— BEGIN EXCERPTED TEXT —

Deleting elements from std::set while iterating

114,686

Solution 1

This is implementation dependent:

Standard 23.1.2.8:

The insert members shall not affect the validity of iterators and references to the container, and the erase members shall invalidate only iterators and references to the erased elements.

Maybe you could try this -- this is standard conforming:

for (auto it = numbers.begin(); it != numbers.end(); ) {
    if (*it % 2 == 0) {
        numbers.erase(it++);
    }
    else {
        ++it;
    }
}

Note that it++ is postfix, hence it passes the old position to erase, but first jumps to a newer one due to the operator.

2015.10.27 update: C++11 has resolved the defect. iterator erase (const_iterator position); return an iterator to the element that follows the last element removed (or set::end, if the last element was removed). So C++11 style is:

for (auto it = numbers.begin(); it != numbers.end(); ) {
    if (*it % 2 == 0) {
        it = numbers.erase(it);
    }
    else {
        ++it;
    }
}

Solution 2

If you run your program through valgrind, you'll see a bunch of read errors. In other words, yes, the iterators are being invalidated, but you're getting lucky in your example (or really unlucky, as you're not seeing the negative effects of undefined behavior). One solution to this is to create a temporary iterator, increment the temp, delete the target iterator, then set the target to the temp. For example, re-write your loop as follows:

std::set<int>::iterator it = numbers.begin();                               
std::set<int>::iterator tmp;                                                

// iterate through the set and erase all even numbers                       
for ( ; it != numbers.end(); )                                              
{                                                                           
    int n = *it;                                                            
    if (n % 2 == 0)                                                         
    {                                                                       
        tmp = it;                                                           
        ++tmp;                                                              
        numbers.erase(it);                                                  
        it = tmp;                                                           
    }                                                                       
    else                                                                    
    {                                                                       
        ++it;                                                               
    }                                                                       
} 

Solution 3

You misunderstand what "undefined behavior" means. Undefined behavior does not mean "if you do this, your program will crash or produce unexpected results." It means "if you do this, your program could crash or produce unexpected results", or do anything else, depending on your compiler, your operating system, the phase of the moon, etc.

— END EXCERPTED TEXT —
— BEGIN INFORMATION PROVIDED —

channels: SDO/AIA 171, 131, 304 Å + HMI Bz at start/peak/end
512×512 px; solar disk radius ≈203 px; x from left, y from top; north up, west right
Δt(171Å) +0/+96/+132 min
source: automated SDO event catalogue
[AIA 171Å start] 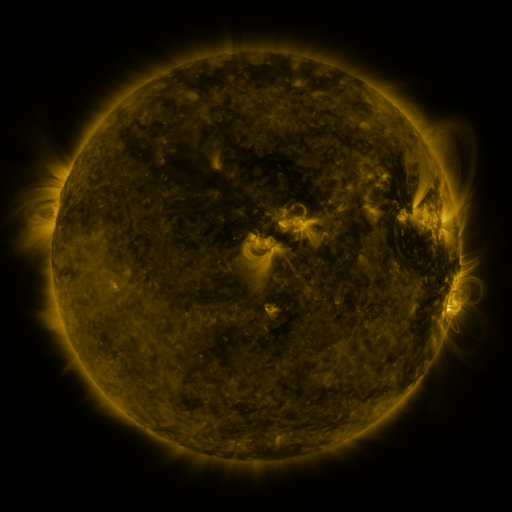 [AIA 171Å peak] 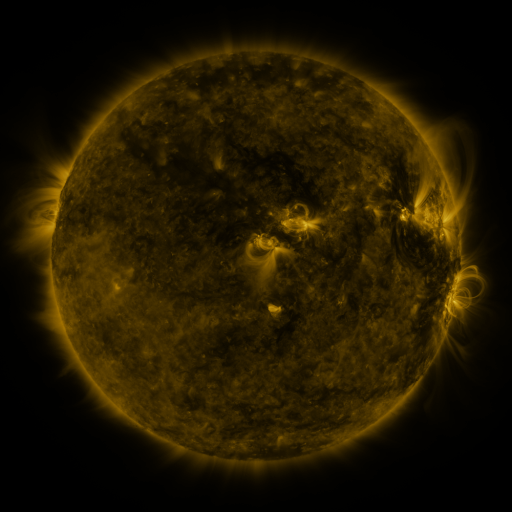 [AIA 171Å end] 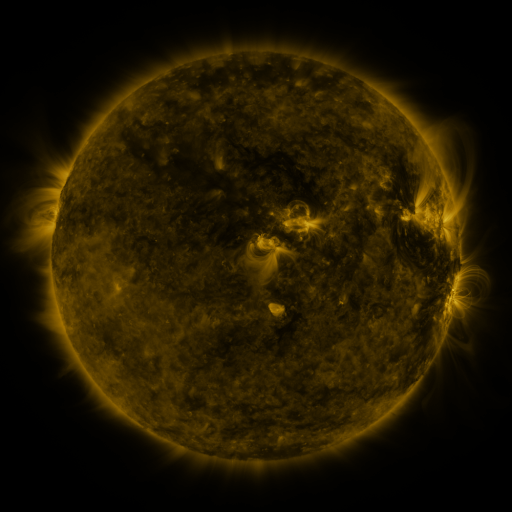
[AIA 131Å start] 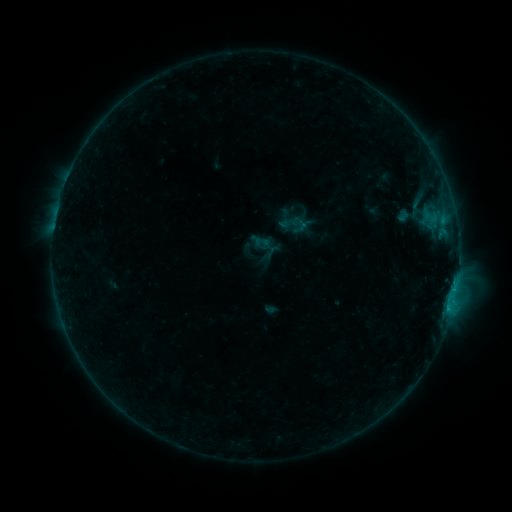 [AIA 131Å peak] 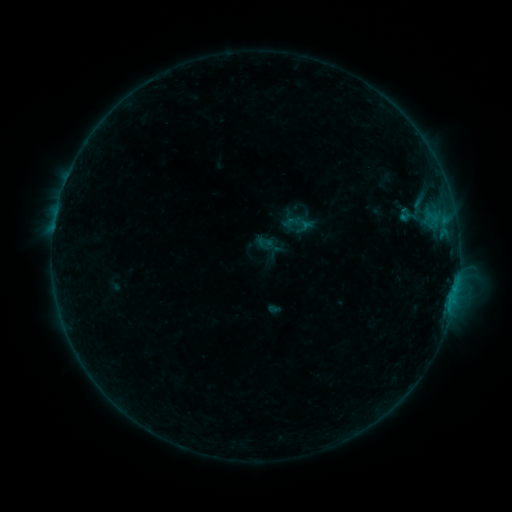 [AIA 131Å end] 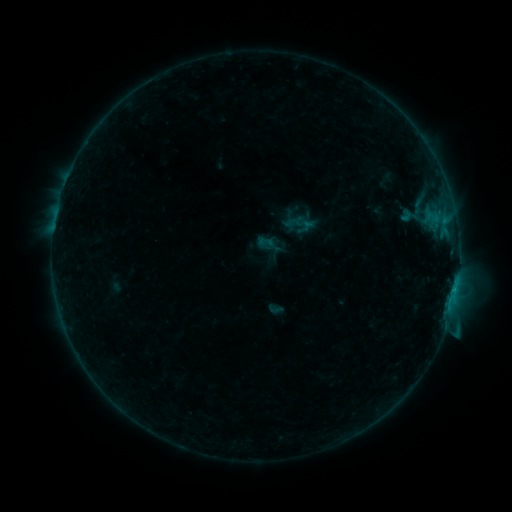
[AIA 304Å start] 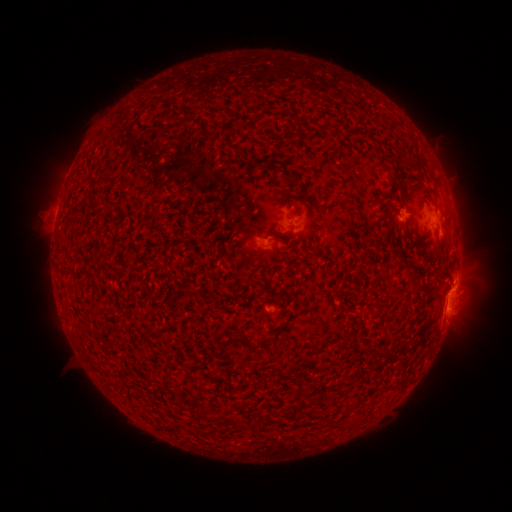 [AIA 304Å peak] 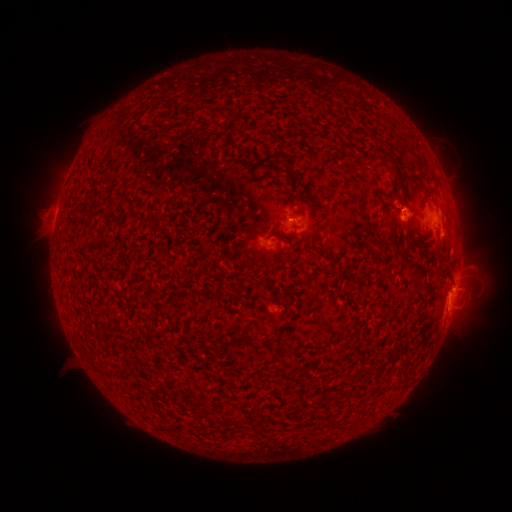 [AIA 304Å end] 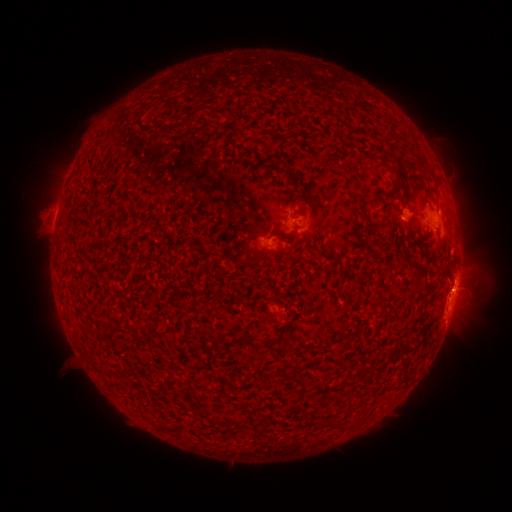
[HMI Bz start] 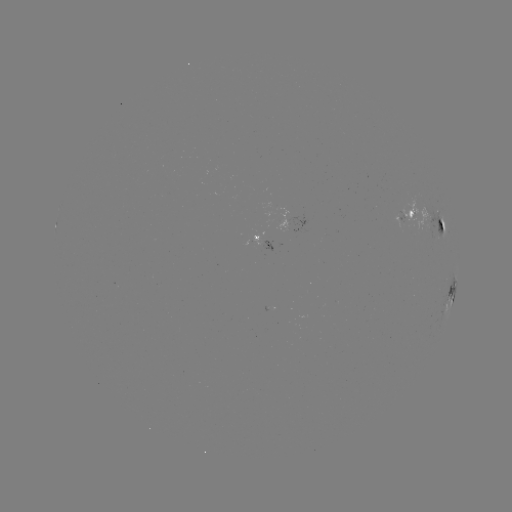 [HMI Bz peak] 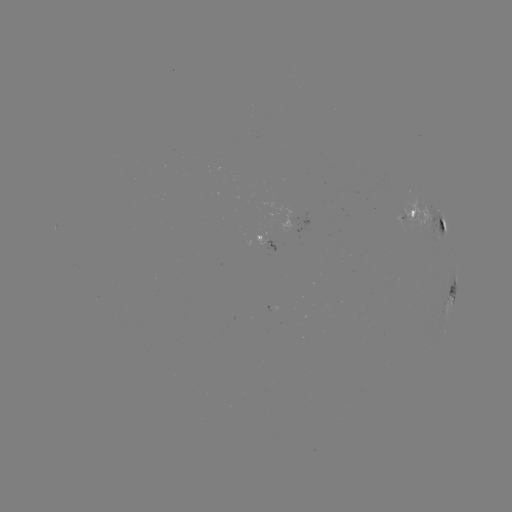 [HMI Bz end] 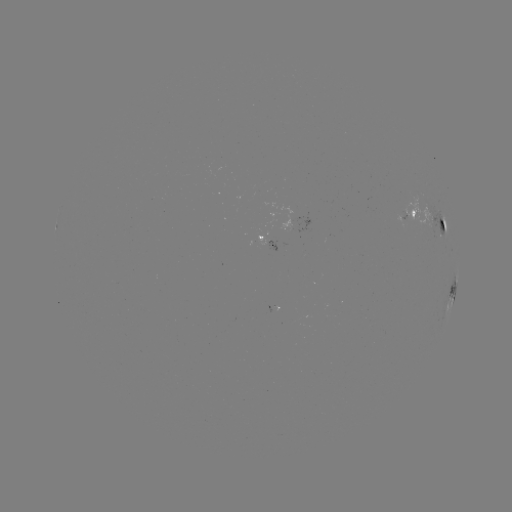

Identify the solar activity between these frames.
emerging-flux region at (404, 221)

— END INFORMATION PROVIDED —
— BEGIN INFORMATION PROVIDED —

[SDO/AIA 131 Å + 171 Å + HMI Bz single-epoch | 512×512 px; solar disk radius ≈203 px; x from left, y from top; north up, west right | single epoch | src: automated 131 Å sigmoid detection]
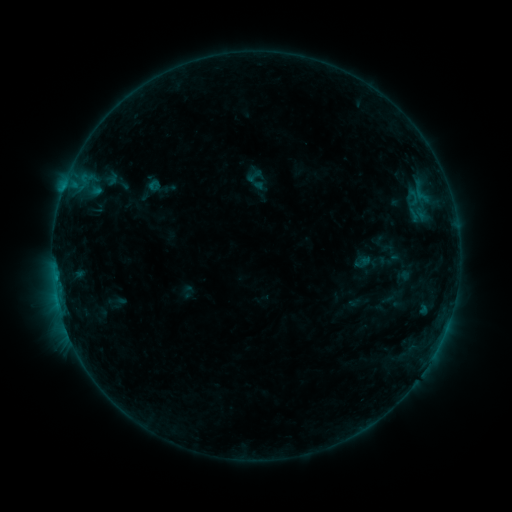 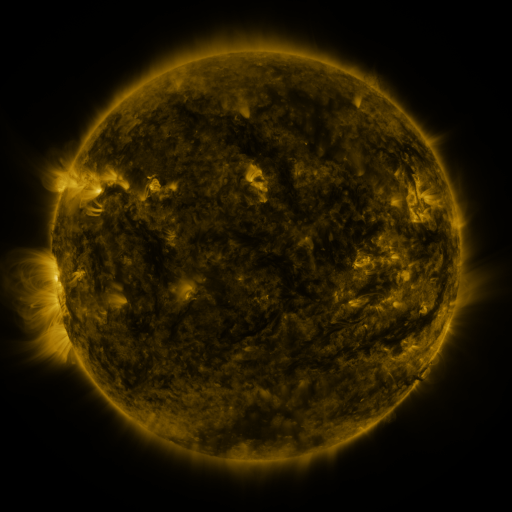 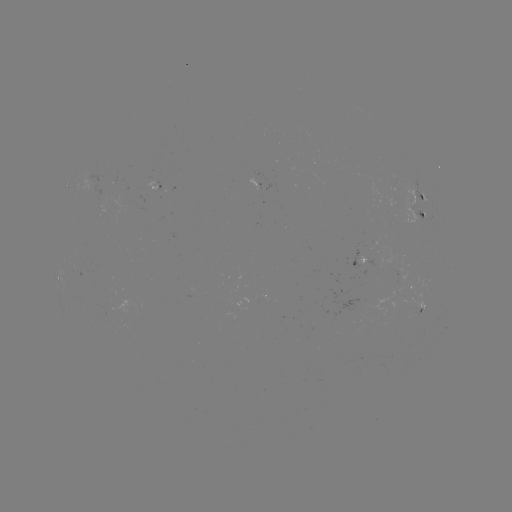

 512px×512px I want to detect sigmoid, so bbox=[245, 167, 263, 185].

— END INFORMATION PROVIDED —

:: WHAT IS REQUIRED ::
In the forum thread on erasing from std::set, how would you condense the paragraph that begins "If you run your program through valgrind" into a short bulleted list that keeps its main facts?

:: ANSWER TO THE TASK ::
- Running the program through valgrind shows many read errors.
- The iterators are being invalidated; the example only appears to work by luck, since the effects of the undefined behavior don't show.
- Fix: create a temporary iterator, increment it, erase the target iterator, then set the target to the temporary.
- The loop can be rewritten this way.